Step-by-Step Process
Identify need for change
The requester identifies a required change to a system, application, or configuration and confirms it is not an emergency change. The output of this step is a clear description of the change scope, purpose, and impacted systems.
Role: Engineer
Create change request record
The requester logs a new change request in the approved change management tool, completing all required fields. The output is a uniquely tracked change request with a creation date and requester identified.
Role: Engineer
Document impact and risk
The requester documents the expected impact, risk level, rollback plan, and testing approach within the change record. The output is a completed risk and impact assessment tied to the change request.
Role: Engineer
Review change request
The Engineering Lead reviews the change request for completeness, risk appropriateness, and alignment with standards. The output is a review decision recorded in the tool, either requesting updates or proceeding to approval.
Role: Engineering Lead
Approve or reject change
The Engineering Lead formally approves or rejects the change within the tool before any implementation begins. The output is a dated approval or rejection status linked to the change request.
Role: Engineering Lead
Implement approved change
The assigned engineer implements the approved change according to the documented plan. The output is a completed change with references to code commits, configuration updates, or deployment records.
Role: Engineer
Verify and close change
The Engineering Lead or delegate verifies successful implementation and closes the change request. The output is a closed change record with completion date and verification notes.
Role: Engineering Lead
What You Need Before Starting
- Access to approved change management tool (Jira, GitHub Issues, or ServiceNow)
- Description of proposed system or application change
- List of impacted systems or services
- Defined rollback or remediation plan
Evidence Your Auditor Expects
- Change request ticket showing creation date, requester, and description
- Screenshot or export of approval status with approver name and timestamp
- Linked code commit or pull request with merge date
- Change request closure record with completion date and verification notes
How This Looks In Your Tools
Jira
Navigate to Projects > Select Project > Create Issue and choose the issue type “Change” or “Task” as defined by your workflow. Complete required fields including Description, Impact, Risk Level, and Rollback Plan, then click Create.
To approve, the Engineering Lead opens the issue, reviews the details, and updates the Status field to “Approved” using the workflow transition (e.g., Transition > Approve). Approval comments should be added in the Comments section, and implementation evidence can be linked under the Development or Attachments panel before transitioning the issue to “Done.”
GitHub Issues
Go to the relevant repository and select Issues > New Issue, then choose the “Change Request” issue template if configured. Complete all template sections including change description, risk, impact, and rollback plan, then submit the issue.

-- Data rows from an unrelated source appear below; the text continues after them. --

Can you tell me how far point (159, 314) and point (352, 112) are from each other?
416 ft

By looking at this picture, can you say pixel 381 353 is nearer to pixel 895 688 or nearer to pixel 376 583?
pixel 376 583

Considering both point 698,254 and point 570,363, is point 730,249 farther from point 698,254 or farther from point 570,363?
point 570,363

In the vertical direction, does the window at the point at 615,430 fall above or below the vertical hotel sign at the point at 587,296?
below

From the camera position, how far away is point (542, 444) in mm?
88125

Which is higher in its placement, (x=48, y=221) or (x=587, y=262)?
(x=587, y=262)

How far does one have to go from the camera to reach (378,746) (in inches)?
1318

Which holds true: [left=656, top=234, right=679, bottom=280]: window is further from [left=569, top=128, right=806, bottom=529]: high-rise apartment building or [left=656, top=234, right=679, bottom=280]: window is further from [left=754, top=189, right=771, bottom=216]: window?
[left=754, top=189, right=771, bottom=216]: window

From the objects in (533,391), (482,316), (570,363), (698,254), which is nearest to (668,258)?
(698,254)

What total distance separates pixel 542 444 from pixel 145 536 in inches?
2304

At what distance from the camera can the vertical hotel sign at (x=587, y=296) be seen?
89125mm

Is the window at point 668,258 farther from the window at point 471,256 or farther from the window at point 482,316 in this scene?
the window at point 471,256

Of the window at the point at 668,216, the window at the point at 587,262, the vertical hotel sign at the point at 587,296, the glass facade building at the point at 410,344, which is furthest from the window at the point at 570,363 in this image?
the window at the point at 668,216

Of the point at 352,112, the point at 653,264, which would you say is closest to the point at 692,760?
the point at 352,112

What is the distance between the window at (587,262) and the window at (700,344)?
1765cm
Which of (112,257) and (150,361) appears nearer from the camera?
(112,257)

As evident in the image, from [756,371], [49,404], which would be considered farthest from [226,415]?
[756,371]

For approval, the Engineering Lead reviews the issue and records approval by adding an “Approved” label and an approval comment with date. Implementation evidence is linked by referencing pull requests or commits (e.g., #PR123), and the issue is closed once the change is verified.
ServiceNow
Navigate to Change > Create New and select the appropriate change type (e.g., Normal Change). Complete mandatory fields including Description, Risk, Impact, Implementation Plan, and Backout Plan, then submit the change record.
The Engineering Lead opens the change record, reviews the details, and uses the Approve button or approval workflow to record approval. After implementation, update the State to “Closed” and complete the Close Notes and Close Code fields to finalize the record.
Common Audit Findings
- Changes implemented without documented approval
- This occurs when teams implement changes before formal approval is recorded in the tool. Prevent this by enforcing workflow rules that block implementation or closure without an approval status.
- Incomplete risk or impact assessments
- Auditors often see missing or vague risk documentation due to rushed submissions. Use mandatory fields and standardized templates to ensure assessments are completed before review.
- Lack of linkage between change requests and code changes
- When commits or pull requests are not linked, auditors cannot verify implementation. Require ticket IDs in commit messages or enforce linking in the change record.
- Change requests not formally closed
- Open or stale change tickets indicate weak change governance. Schedule periodic reviews to ensure all implemented changes are verified and closed promptly.